Jean François Betala BelingaHommage
La culture. Cet homme à la gouaille et à la gniak communicative pouvait de prime abord laisser l’impression qu’il n’était qu’un bon vivant et rien d’autre. C’était mal connaître le personnage. A plus d’un égard, Sébastien a fait montre de son éclectisme et de sa trans-culturalité. Il est devenu un de ces citoyens du monde comme l’on aimerait en voir de plus en plus souvent. Il reflétait cette maxime si chère à ma pensée : loin d’être un ambitieux sans esprit, il n’était pas un parvenu sans culture. Il a su garder le sens de tout son apprentissage et de sa vie. Il a su mêler l’instruction acquise à l’école occidentalisée et l’éducation fournie par la chaumière familiale africaine. Sébastien pour moi c’était en effet tout ça : un homme cultivé, instruit et surtout éduqué. Il n’était pas l’homme du compromis mièvre ou de la compromission éhontée. Il était de ceux, qui loin d’être des girouettes balayées par le vent du moment se plaisaient plutôt à être parmi les marionnettistes qui font le spectacle. Sur ce point précis, Sébastien m’a donné une bonne leçon : celle de me dire qu’a force d’avoir intériorisé notre infériorité, nous les africains, avions fini par croire que le fait d’être intégré dans ce monde globalisé passait nécessairement par la négation de ce que nous étions. Non, Sébastien ne m’a pas paru jouer un rôle ou encore s’il en jouait un, il a joué le sien, ni plus, ni moins. Sébastien m’a donné la preuve que l’on pouvait être aussi à l’aise qu’un poisson dans l’eau dans une ville d’accueil, sans pour autant oublier qui l’on était et d’où l’on venait. S’il est vrai que savoir ou l’on va peut vous dédouaner de penser à votre lieu d’origine, il avait néanmoins compris que si l’on oublie ou l’on va, il faut essayer de se rappeler d’où l’on vient.

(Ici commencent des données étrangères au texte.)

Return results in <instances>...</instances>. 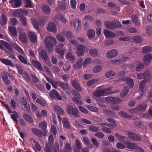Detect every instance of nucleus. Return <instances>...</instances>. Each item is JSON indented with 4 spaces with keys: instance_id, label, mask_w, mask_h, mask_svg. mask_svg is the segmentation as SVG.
Here are the masks:
<instances>
[{
    "instance_id": "nucleus-1",
    "label": "nucleus",
    "mask_w": 152,
    "mask_h": 152,
    "mask_svg": "<svg viewBox=\"0 0 152 152\" xmlns=\"http://www.w3.org/2000/svg\"><path fill=\"white\" fill-rule=\"evenodd\" d=\"M56 39L51 37H47L45 40V43L46 48L48 51L51 52L53 50L54 45L56 43Z\"/></svg>"
},
{
    "instance_id": "nucleus-2",
    "label": "nucleus",
    "mask_w": 152,
    "mask_h": 152,
    "mask_svg": "<svg viewBox=\"0 0 152 152\" xmlns=\"http://www.w3.org/2000/svg\"><path fill=\"white\" fill-rule=\"evenodd\" d=\"M104 25L107 28L111 30L115 29L117 28H120L121 26V25L120 22L116 23L113 21H106L104 23Z\"/></svg>"
},
{
    "instance_id": "nucleus-3",
    "label": "nucleus",
    "mask_w": 152,
    "mask_h": 152,
    "mask_svg": "<svg viewBox=\"0 0 152 152\" xmlns=\"http://www.w3.org/2000/svg\"><path fill=\"white\" fill-rule=\"evenodd\" d=\"M66 111L67 113L69 115H74L75 117H78L79 116L78 109L77 108L73 107L71 106H67Z\"/></svg>"
},
{
    "instance_id": "nucleus-4",
    "label": "nucleus",
    "mask_w": 152,
    "mask_h": 152,
    "mask_svg": "<svg viewBox=\"0 0 152 152\" xmlns=\"http://www.w3.org/2000/svg\"><path fill=\"white\" fill-rule=\"evenodd\" d=\"M66 48L62 43H60L55 48L56 52L60 55V57L62 58L65 53Z\"/></svg>"
},
{
    "instance_id": "nucleus-5",
    "label": "nucleus",
    "mask_w": 152,
    "mask_h": 152,
    "mask_svg": "<svg viewBox=\"0 0 152 152\" xmlns=\"http://www.w3.org/2000/svg\"><path fill=\"white\" fill-rule=\"evenodd\" d=\"M77 54L79 56H82L85 51L87 49L86 47L82 45H79L77 46Z\"/></svg>"
},
{
    "instance_id": "nucleus-6",
    "label": "nucleus",
    "mask_w": 152,
    "mask_h": 152,
    "mask_svg": "<svg viewBox=\"0 0 152 152\" xmlns=\"http://www.w3.org/2000/svg\"><path fill=\"white\" fill-rule=\"evenodd\" d=\"M106 101L110 103L118 104L121 103L122 100L121 99L114 98L112 97H108L105 98Z\"/></svg>"
},
{
    "instance_id": "nucleus-7",
    "label": "nucleus",
    "mask_w": 152,
    "mask_h": 152,
    "mask_svg": "<svg viewBox=\"0 0 152 152\" xmlns=\"http://www.w3.org/2000/svg\"><path fill=\"white\" fill-rule=\"evenodd\" d=\"M49 95L52 99L57 98L58 100H61L62 99L58 92L55 90L51 91L49 93Z\"/></svg>"
},
{
    "instance_id": "nucleus-8",
    "label": "nucleus",
    "mask_w": 152,
    "mask_h": 152,
    "mask_svg": "<svg viewBox=\"0 0 152 152\" xmlns=\"http://www.w3.org/2000/svg\"><path fill=\"white\" fill-rule=\"evenodd\" d=\"M118 52L117 50L112 49L108 52L106 53V57L109 58H111L116 56L118 54Z\"/></svg>"
},
{
    "instance_id": "nucleus-9",
    "label": "nucleus",
    "mask_w": 152,
    "mask_h": 152,
    "mask_svg": "<svg viewBox=\"0 0 152 152\" xmlns=\"http://www.w3.org/2000/svg\"><path fill=\"white\" fill-rule=\"evenodd\" d=\"M101 126L103 131L109 133L111 132V129L113 127L112 124H101Z\"/></svg>"
},
{
    "instance_id": "nucleus-10",
    "label": "nucleus",
    "mask_w": 152,
    "mask_h": 152,
    "mask_svg": "<svg viewBox=\"0 0 152 152\" xmlns=\"http://www.w3.org/2000/svg\"><path fill=\"white\" fill-rule=\"evenodd\" d=\"M29 40L33 43L37 42V36L36 33L32 31H30L28 34Z\"/></svg>"
},
{
    "instance_id": "nucleus-11",
    "label": "nucleus",
    "mask_w": 152,
    "mask_h": 152,
    "mask_svg": "<svg viewBox=\"0 0 152 152\" xmlns=\"http://www.w3.org/2000/svg\"><path fill=\"white\" fill-rule=\"evenodd\" d=\"M19 34V40L24 43H26L28 40V37L26 34L24 32H20L18 31Z\"/></svg>"
},
{
    "instance_id": "nucleus-12",
    "label": "nucleus",
    "mask_w": 152,
    "mask_h": 152,
    "mask_svg": "<svg viewBox=\"0 0 152 152\" xmlns=\"http://www.w3.org/2000/svg\"><path fill=\"white\" fill-rule=\"evenodd\" d=\"M28 13V12L26 10L19 9L17 11L13 13V15L15 17V15L18 14V16H23V14L25 15H27Z\"/></svg>"
},
{
    "instance_id": "nucleus-13",
    "label": "nucleus",
    "mask_w": 152,
    "mask_h": 152,
    "mask_svg": "<svg viewBox=\"0 0 152 152\" xmlns=\"http://www.w3.org/2000/svg\"><path fill=\"white\" fill-rule=\"evenodd\" d=\"M146 82H147L146 81L143 80L140 83L139 88L140 91L139 93H140V97L137 96V98L138 99L139 98H140V97L143 95V92L144 91V87Z\"/></svg>"
},
{
    "instance_id": "nucleus-14",
    "label": "nucleus",
    "mask_w": 152,
    "mask_h": 152,
    "mask_svg": "<svg viewBox=\"0 0 152 152\" xmlns=\"http://www.w3.org/2000/svg\"><path fill=\"white\" fill-rule=\"evenodd\" d=\"M32 63L34 66L39 71H42L43 70L41 64L38 61L33 60L32 61Z\"/></svg>"
},
{
    "instance_id": "nucleus-15",
    "label": "nucleus",
    "mask_w": 152,
    "mask_h": 152,
    "mask_svg": "<svg viewBox=\"0 0 152 152\" xmlns=\"http://www.w3.org/2000/svg\"><path fill=\"white\" fill-rule=\"evenodd\" d=\"M126 147L128 149H133L136 148L137 145L134 143L128 141H126L124 142Z\"/></svg>"
},
{
    "instance_id": "nucleus-16",
    "label": "nucleus",
    "mask_w": 152,
    "mask_h": 152,
    "mask_svg": "<svg viewBox=\"0 0 152 152\" xmlns=\"http://www.w3.org/2000/svg\"><path fill=\"white\" fill-rule=\"evenodd\" d=\"M130 138L134 140L140 141H141V137L138 135L132 132H129L127 134Z\"/></svg>"
},
{
    "instance_id": "nucleus-17",
    "label": "nucleus",
    "mask_w": 152,
    "mask_h": 152,
    "mask_svg": "<svg viewBox=\"0 0 152 152\" xmlns=\"http://www.w3.org/2000/svg\"><path fill=\"white\" fill-rule=\"evenodd\" d=\"M74 26L76 31H79L81 28V23L79 19H76L74 22Z\"/></svg>"
},
{
    "instance_id": "nucleus-18",
    "label": "nucleus",
    "mask_w": 152,
    "mask_h": 152,
    "mask_svg": "<svg viewBox=\"0 0 152 152\" xmlns=\"http://www.w3.org/2000/svg\"><path fill=\"white\" fill-rule=\"evenodd\" d=\"M39 55L43 61H48V54L47 52L45 50H42L39 53Z\"/></svg>"
},
{
    "instance_id": "nucleus-19",
    "label": "nucleus",
    "mask_w": 152,
    "mask_h": 152,
    "mask_svg": "<svg viewBox=\"0 0 152 152\" xmlns=\"http://www.w3.org/2000/svg\"><path fill=\"white\" fill-rule=\"evenodd\" d=\"M42 10L47 15L49 14L51 12V10L50 7L47 4H44L42 6Z\"/></svg>"
},
{
    "instance_id": "nucleus-20",
    "label": "nucleus",
    "mask_w": 152,
    "mask_h": 152,
    "mask_svg": "<svg viewBox=\"0 0 152 152\" xmlns=\"http://www.w3.org/2000/svg\"><path fill=\"white\" fill-rule=\"evenodd\" d=\"M47 30L52 32H56V28L55 24L53 22H50L48 24Z\"/></svg>"
},
{
    "instance_id": "nucleus-21",
    "label": "nucleus",
    "mask_w": 152,
    "mask_h": 152,
    "mask_svg": "<svg viewBox=\"0 0 152 152\" xmlns=\"http://www.w3.org/2000/svg\"><path fill=\"white\" fill-rule=\"evenodd\" d=\"M152 59L151 55L148 54L145 55L143 58V60L145 64L148 65Z\"/></svg>"
},
{
    "instance_id": "nucleus-22",
    "label": "nucleus",
    "mask_w": 152,
    "mask_h": 152,
    "mask_svg": "<svg viewBox=\"0 0 152 152\" xmlns=\"http://www.w3.org/2000/svg\"><path fill=\"white\" fill-rule=\"evenodd\" d=\"M104 34L105 37L107 38H113L115 37V34L112 31L107 29H105L104 30Z\"/></svg>"
},
{
    "instance_id": "nucleus-23",
    "label": "nucleus",
    "mask_w": 152,
    "mask_h": 152,
    "mask_svg": "<svg viewBox=\"0 0 152 152\" xmlns=\"http://www.w3.org/2000/svg\"><path fill=\"white\" fill-rule=\"evenodd\" d=\"M0 61L2 63L6 65L12 67L14 66L13 64L12 63V61L9 59L4 58H1Z\"/></svg>"
},
{
    "instance_id": "nucleus-24",
    "label": "nucleus",
    "mask_w": 152,
    "mask_h": 152,
    "mask_svg": "<svg viewBox=\"0 0 152 152\" xmlns=\"http://www.w3.org/2000/svg\"><path fill=\"white\" fill-rule=\"evenodd\" d=\"M0 43L5 48L11 52L12 50V46L8 43L5 41L1 40L0 41Z\"/></svg>"
},
{
    "instance_id": "nucleus-25",
    "label": "nucleus",
    "mask_w": 152,
    "mask_h": 152,
    "mask_svg": "<svg viewBox=\"0 0 152 152\" xmlns=\"http://www.w3.org/2000/svg\"><path fill=\"white\" fill-rule=\"evenodd\" d=\"M9 2L10 4L13 3L15 8L20 7L22 3V0H10Z\"/></svg>"
},
{
    "instance_id": "nucleus-26",
    "label": "nucleus",
    "mask_w": 152,
    "mask_h": 152,
    "mask_svg": "<svg viewBox=\"0 0 152 152\" xmlns=\"http://www.w3.org/2000/svg\"><path fill=\"white\" fill-rule=\"evenodd\" d=\"M7 22V18L4 14H3L0 18V24L2 26L5 25Z\"/></svg>"
},
{
    "instance_id": "nucleus-27",
    "label": "nucleus",
    "mask_w": 152,
    "mask_h": 152,
    "mask_svg": "<svg viewBox=\"0 0 152 152\" xmlns=\"http://www.w3.org/2000/svg\"><path fill=\"white\" fill-rule=\"evenodd\" d=\"M83 61V60L82 59H80L73 66V68L75 69L80 68L82 66Z\"/></svg>"
},
{
    "instance_id": "nucleus-28",
    "label": "nucleus",
    "mask_w": 152,
    "mask_h": 152,
    "mask_svg": "<svg viewBox=\"0 0 152 152\" xmlns=\"http://www.w3.org/2000/svg\"><path fill=\"white\" fill-rule=\"evenodd\" d=\"M53 109L56 113L59 114H62L64 113V110L60 106L56 105L54 106Z\"/></svg>"
},
{
    "instance_id": "nucleus-29",
    "label": "nucleus",
    "mask_w": 152,
    "mask_h": 152,
    "mask_svg": "<svg viewBox=\"0 0 152 152\" xmlns=\"http://www.w3.org/2000/svg\"><path fill=\"white\" fill-rule=\"evenodd\" d=\"M143 74L144 79H145L144 80L146 81V82H149L151 77L150 71L148 70H147Z\"/></svg>"
},
{
    "instance_id": "nucleus-30",
    "label": "nucleus",
    "mask_w": 152,
    "mask_h": 152,
    "mask_svg": "<svg viewBox=\"0 0 152 152\" xmlns=\"http://www.w3.org/2000/svg\"><path fill=\"white\" fill-rule=\"evenodd\" d=\"M13 48L20 54L25 55L23 50L18 44H15L13 45Z\"/></svg>"
},
{
    "instance_id": "nucleus-31",
    "label": "nucleus",
    "mask_w": 152,
    "mask_h": 152,
    "mask_svg": "<svg viewBox=\"0 0 152 152\" xmlns=\"http://www.w3.org/2000/svg\"><path fill=\"white\" fill-rule=\"evenodd\" d=\"M129 91V89L128 87L125 86L122 91L120 94V96L121 98H124L126 96Z\"/></svg>"
},
{
    "instance_id": "nucleus-32",
    "label": "nucleus",
    "mask_w": 152,
    "mask_h": 152,
    "mask_svg": "<svg viewBox=\"0 0 152 152\" xmlns=\"http://www.w3.org/2000/svg\"><path fill=\"white\" fill-rule=\"evenodd\" d=\"M23 117L24 119L28 123H32L33 122V119L31 116L28 114L25 113L23 114Z\"/></svg>"
},
{
    "instance_id": "nucleus-33",
    "label": "nucleus",
    "mask_w": 152,
    "mask_h": 152,
    "mask_svg": "<svg viewBox=\"0 0 152 152\" xmlns=\"http://www.w3.org/2000/svg\"><path fill=\"white\" fill-rule=\"evenodd\" d=\"M58 83H59V86L64 91H68L69 90V88L67 83L60 82Z\"/></svg>"
},
{
    "instance_id": "nucleus-34",
    "label": "nucleus",
    "mask_w": 152,
    "mask_h": 152,
    "mask_svg": "<svg viewBox=\"0 0 152 152\" xmlns=\"http://www.w3.org/2000/svg\"><path fill=\"white\" fill-rule=\"evenodd\" d=\"M72 85L73 87L79 91L81 92L82 89L79 84L75 80H73L72 82Z\"/></svg>"
},
{
    "instance_id": "nucleus-35",
    "label": "nucleus",
    "mask_w": 152,
    "mask_h": 152,
    "mask_svg": "<svg viewBox=\"0 0 152 152\" xmlns=\"http://www.w3.org/2000/svg\"><path fill=\"white\" fill-rule=\"evenodd\" d=\"M120 116L122 118H130L132 117V116L128 114L125 112L122 111L119 113Z\"/></svg>"
},
{
    "instance_id": "nucleus-36",
    "label": "nucleus",
    "mask_w": 152,
    "mask_h": 152,
    "mask_svg": "<svg viewBox=\"0 0 152 152\" xmlns=\"http://www.w3.org/2000/svg\"><path fill=\"white\" fill-rule=\"evenodd\" d=\"M146 107L147 106L145 105H140L137 107V111L140 113H142L146 110Z\"/></svg>"
},
{
    "instance_id": "nucleus-37",
    "label": "nucleus",
    "mask_w": 152,
    "mask_h": 152,
    "mask_svg": "<svg viewBox=\"0 0 152 152\" xmlns=\"http://www.w3.org/2000/svg\"><path fill=\"white\" fill-rule=\"evenodd\" d=\"M47 115V112L45 110H42L40 113L39 112H37L36 115L39 118L45 117Z\"/></svg>"
},
{
    "instance_id": "nucleus-38",
    "label": "nucleus",
    "mask_w": 152,
    "mask_h": 152,
    "mask_svg": "<svg viewBox=\"0 0 152 152\" xmlns=\"http://www.w3.org/2000/svg\"><path fill=\"white\" fill-rule=\"evenodd\" d=\"M104 112L105 115L109 117H113L115 115V113L113 112L110 110L104 109Z\"/></svg>"
},
{
    "instance_id": "nucleus-39",
    "label": "nucleus",
    "mask_w": 152,
    "mask_h": 152,
    "mask_svg": "<svg viewBox=\"0 0 152 152\" xmlns=\"http://www.w3.org/2000/svg\"><path fill=\"white\" fill-rule=\"evenodd\" d=\"M90 55L92 56H96L99 54L98 51L96 49H91L89 51Z\"/></svg>"
},
{
    "instance_id": "nucleus-40",
    "label": "nucleus",
    "mask_w": 152,
    "mask_h": 152,
    "mask_svg": "<svg viewBox=\"0 0 152 152\" xmlns=\"http://www.w3.org/2000/svg\"><path fill=\"white\" fill-rule=\"evenodd\" d=\"M152 50V48L150 46H146L143 48L142 51L143 53H146L150 52Z\"/></svg>"
},
{
    "instance_id": "nucleus-41",
    "label": "nucleus",
    "mask_w": 152,
    "mask_h": 152,
    "mask_svg": "<svg viewBox=\"0 0 152 152\" xmlns=\"http://www.w3.org/2000/svg\"><path fill=\"white\" fill-rule=\"evenodd\" d=\"M9 31L11 34L15 37L17 35L16 28L14 26H12L9 29Z\"/></svg>"
},
{
    "instance_id": "nucleus-42",
    "label": "nucleus",
    "mask_w": 152,
    "mask_h": 152,
    "mask_svg": "<svg viewBox=\"0 0 152 152\" xmlns=\"http://www.w3.org/2000/svg\"><path fill=\"white\" fill-rule=\"evenodd\" d=\"M127 81V84L130 86V88H132L134 86V82L132 78L129 77L126 78Z\"/></svg>"
},
{
    "instance_id": "nucleus-43",
    "label": "nucleus",
    "mask_w": 152,
    "mask_h": 152,
    "mask_svg": "<svg viewBox=\"0 0 152 152\" xmlns=\"http://www.w3.org/2000/svg\"><path fill=\"white\" fill-rule=\"evenodd\" d=\"M52 150L49 151L50 152H59V146L57 143H55L52 147Z\"/></svg>"
},
{
    "instance_id": "nucleus-44",
    "label": "nucleus",
    "mask_w": 152,
    "mask_h": 152,
    "mask_svg": "<svg viewBox=\"0 0 152 152\" xmlns=\"http://www.w3.org/2000/svg\"><path fill=\"white\" fill-rule=\"evenodd\" d=\"M115 74V73L113 71H109L106 72L104 76L107 78H109L111 77L114 76Z\"/></svg>"
},
{
    "instance_id": "nucleus-45",
    "label": "nucleus",
    "mask_w": 152,
    "mask_h": 152,
    "mask_svg": "<svg viewBox=\"0 0 152 152\" xmlns=\"http://www.w3.org/2000/svg\"><path fill=\"white\" fill-rule=\"evenodd\" d=\"M95 32L92 29L89 30L87 32V35L89 38L92 39L94 37Z\"/></svg>"
},
{
    "instance_id": "nucleus-46",
    "label": "nucleus",
    "mask_w": 152,
    "mask_h": 152,
    "mask_svg": "<svg viewBox=\"0 0 152 152\" xmlns=\"http://www.w3.org/2000/svg\"><path fill=\"white\" fill-rule=\"evenodd\" d=\"M132 39L134 42L138 43L141 42L142 40V38L138 36H134L133 37Z\"/></svg>"
},
{
    "instance_id": "nucleus-47",
    "label": "nucleus",
    "mask_w": 152,
    "mask_h": 152,
    "mask_svg": "<svg viewBox=\"0 0 152 152\" xmlns=\"http://www.w3.org/2000/svg\"><path fill=\"white\" fill-rule=\"evenodd\" d=\"M72 100L73 102L77 104L81 105L83 104L82 101L77 97H73Z\"/></svg>"
},
{
    "instance_id": "nucleus-48",
    "label": "nucleus",
    "mask_w": 152,
    "mask_h": 152,
    "mask_svg": "<svg viewBox=\"0 0 152 152\" xmlns=\"http://www.w3.org/2000/svg\"><path fill=\"white\" fill-rule=\"evenodd\" d=\"M72 151V148L69 143L65 144L64 150L61 152H71Z\"/></svg>"
},
{
    "instance_id": "nucleus-49",
    "label": "nucleus",
    "mask_w": 152,
    "mask_h": 152,
    "mask_svg": "<svg viewBox=\"0 0 152 152\" xmlns=\"http://www.w3.org/2000/svg\"><path fill=\"white\" fill-rule=\"evenodd\" d=\"M87 108L91 112H97L98 111V108L95 107L88 105L87 106Z\"/></svg>"
},
{
    "instance_id": "nucleus-50",
    "label": "nucleus",
    "mask_w": 152,
    "mask_h": 152,
    "mask_svg": "<svg viewBox=\"0 0 152 152\" xmlns=\"http://www.w3.org/2000/svg\"><path fill=\"white\" fill-rule=\"evenodd\" d=\"M102 68L101 66L96 65L94 67L93 69V72L94 73H97L100 72L102 70Z\"/></svg>"
},
{
    "instance_id": "nucleus-51",
    "label": "nucleus",
    "mask_w": 152,
    "mask_h": 152,
    "mask_svg": "<svg viewBox=\"0 0 152 152\" xmlns=\"http://www.w3.org/2000/svg\"><path fill=\"white\" fill-rule=\"evenodd\" d=\"M20 17V20L21 23L24 26H25L27 24L26 17L23 16H19Z\"/></svg>"
},
{
    "instance_id": "nucleus-52",
    "label": "nucleus",
    "mask_w": 152,
    "mask_h": 152,
    "mask_svg": "<svg viewBox=\"0 0 152 152\" xmlns=\"http://www.w3.org/2000/svg\"><path fill=\"white\" fill-rule=\"evenodd\" d=\"M15 66L18 72L20 75H22L23 73V71L21 66L19 64H16Z\"/></svg>"
},
{
    "instance_id": "nucleus-53",
    "label": "nucleus",
    "mask_w": 152,
    "mask_h": 152,
    "mask_svg": "<svg viewBox=\"0 0 152 152\" xmlns=\"http://www.w3.org/2000/svg\"><path fill=\"white\" fill-rule=\"evenodd\" d=\"M24 78L25 81L27 83H29L30 81V78L28 73L26 72H24Z\"/></svg>"
},
{
    "instance_id": "nucleus-54",
    "label": "nucleus",
    "mask_w": 152,
    "mask_h": 152,
    "mask_svg": "<svg viewBox=\"0 0 152 152\" xmlns=\"http://www.w3.org/2000/svg\"><path fill=\"white\" fill-rule=\"evenodd\" d=\"M94 98L96 99L97 102H96V103L98 105H100V103L102 102H103L104 100L102 98L100 97L99 96H96L95 95V94L94 95Z\"/></svg>"
},
{
    "instance_id": "nucleus-55",
    "label": "nucleus",
    "mask_w": 152,
    "mask_h": 152,
    "mask_svg": "<svg viewBox=\"0 0 152 152\" xmlns=\"http://www.w3.org/2000/svg\"><path fill=\"white\" fill-rule=\"evenodd\" d=\"M10 75V74L9 73L7 72L2 73L1 74V77L3 81L7 80L8 78V76Z\"/></svg>"
},
{
    "instance_id": "nucleus-56",
    "label": "nucleus",
    "mask_w": 152,
    "mask_h": 152,
    "mask_svg": "<svg viewBox=\"0 0 152 152\" xmlns=\"http://www.w3.org/2000/svg\"><path fill=\"white\" fill-rule=\"evenodd\" d=\"M32 132L34 134L39 137V136H40V130L39 129L34 128L32 129Z\"/></svg>"
},
{
    "instance_id": "nucleus-57",
    "label": "nucleus",
    "mask_w": 152,
    "mask_h": 152,
    "mask_svg": "<svg viewBox=\"0 0 152 152\" xmlns=\"http://www.w3.org/2000/svg\"><path fill=\"white\" fill-rule=\"evenodd\" d=\"M18 59L19 61L24 64H27V61L26 59L22 56L20 55L18 56Z\"/></svg>"
},
{
    "instance_id": "nucleus-58",
    "label": "nucleus",
    "mask_w": 152,
    "mask_h": 152,
    "mask_svg": "<svg viewBox=\"0 0 152 152\" xmlns=\"http://www.w3.org/2000/svg\"><path fill=\"white\" fill-rule=\"evenodd\" d=\"M36 102L37 103L43 107H45L46 106V102L44 100H42L41 99L39 98L37 99Z\"/></svg>"
},
{
    "instance_id": "nucleus-59",
    "label": "nucleus",
    "mask_w": 152,
    "mask_h": 152,
    "mask_svg": "<svg viewBox=\"0 0 152 152\" xmlns=\"http://www.w3.org/2000/svg\"><path fill=\"white\" fill-rule=\"evenodd\" d=\"M32 23L34 28L38 30L39 29V23L36 20L34 19L32 21Z\"/></svg>"
},
{
    "instance_id": "nucleus-60",
    "label": "nucleus",
    "mask_w": 152,
    "mask_h": 152,
    "mask_svg": "<svg viewBox=\"0 0 152 152\" xmlns=\"http://www.w3.org/2000/svg\"><path fill=\"white\" fill-rule=\"evenodd\" d=\"M57 18L59 20L63 22L66 23V20L64 17L62 15H58L56 16Z\"/></svg>"
},
{
    "instance_id": "nucleus-61",
    "label": "nucleus",
    "mask_w": 152,
    "mask_h": 152,
    "mask_svg": "<svg viewBox=\"0 0 152 152\" xmlns=\"http://www.w3.org/2000/svg\"><path fill=\"white\" fill-rule=\"evenodd\" d=\"M30 75L33 82L34 83H38L39 82V80L37 77L34 74L31 73V74Z\"/></svg>"
},
{
    "instance_id": "nucleus-62",
    "label": "nucleus",
    "mask_w": 152,
    "mask_h": 152,
    "mask_svg": "<svg viewBox=\"0 0 152 152\" xmlns=\"http://www.w3.org/2000/svg\"><path fill=\"white\" fill-rule=\"evenodd\" d=\"M131 18L133 22H134L136 24L138 25L139 23L138 19L136 15H134L131 16Z\"/></svg>"
},
{
    "instance_id": "nucleus-63",
    "label": "nucleus",
    "mask_w": 152,
    "mask_h": 152,
    "mask_svg": "<svg viewBox=\"0 0 152 152\" xmlns=\"http://www.w3.org/2000/svg\"><path fill=\"white\" fill-rule=\"evenodd\" d=\"M10 23L12 26H15L18 23L17 19L15 18H11L10 20Z\"/></svg>"
},
{
    "instance_id": "nucleus-64",
    "label": "nucleus",
    "mask_w": 152,
    "mask_h": 152,
    "mask_svg": "<svg viewBox=\"0 0 152 152\" xmlns=\"http://www.w3.org/2000/svg\"><path fill=\"white\" fill-rule=\"evenodd\" d=\"M146 33L148 35H152V26H149L146 28Z\"/></svg>"
}]
</instances>
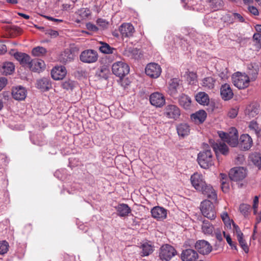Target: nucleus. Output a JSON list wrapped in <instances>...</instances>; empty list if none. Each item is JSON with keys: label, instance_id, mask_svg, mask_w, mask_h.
I'll return each instance as SVG.
<instances>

La fierté revendiquée : Il m’a donné une énième leçon : être vrai. Il a compris que ce n’est qu’en étant vrai, en étant soi même que l’on pouvait enrichir l’autre. Que cette altérité était une richesse à défendre jalousement. Il m’a accepté tel que j’étais au delà de la divergence de nos points de vue, il ne m’a disqualifié sur aucun poncif, même quand je soupçonnais que je heurtais sa façon de voir les choses. L’on pourrait penser que c’était une personnalité erratique à l’audition de ce discours .Qu’il tolérait tout. Ce serait faire fausse route ! Sébastien savait être ferme sur ses convictions. Il m’a fait comprendre qu’il ne fallait pas rêver de sa vie, rêver sa vie mais vivre son rêve. En un sens, il m’a donné une autre leçon : celle d’être fier. Fier , non pas de caractères ataviques ontologiquement déterminés sur lesquels l’on n’aurait eu aucun mot à dire , non pas de cette fierté exclusive qui écrase l’autre , mais plutôt de cette fierté communicative , non ostentatoire , réelle qui suscite l’adhésion et l’admiration. C’est sans doute pourquoi il était doté d’un sens critique très accru , mais pas d’un sens de la critique. Il avait su faire la part des choses entre esprit critique et esprit de critique. En effet , bien que très critique de la situation de son pays d’origine (qui est aussi le mien), dans nos discussions il ne l’avait jamais dépeint comme une contrée déterminée par le désamour de la providence à végéter dans le misérabilisme et la médiocrité.
Après avoir dit tout cela, on s’en retourne à soi même.
Sébastien, tu m’as beaucoup apporté. Corrompu par la mentalité comptable de mon environnement, je trouve que tu es parti trop tôt . Nous avons partager peu de temps ensemble , mais ces moments ont toujours été très riches en échanges. Tu avais ce don consistant à rendre les moments ( plus) vivants. Mais à choisir, que privilégier ? Donner des années à la vie ou donner de la vie aux années ? A ta façon, tu as répondu à cette question.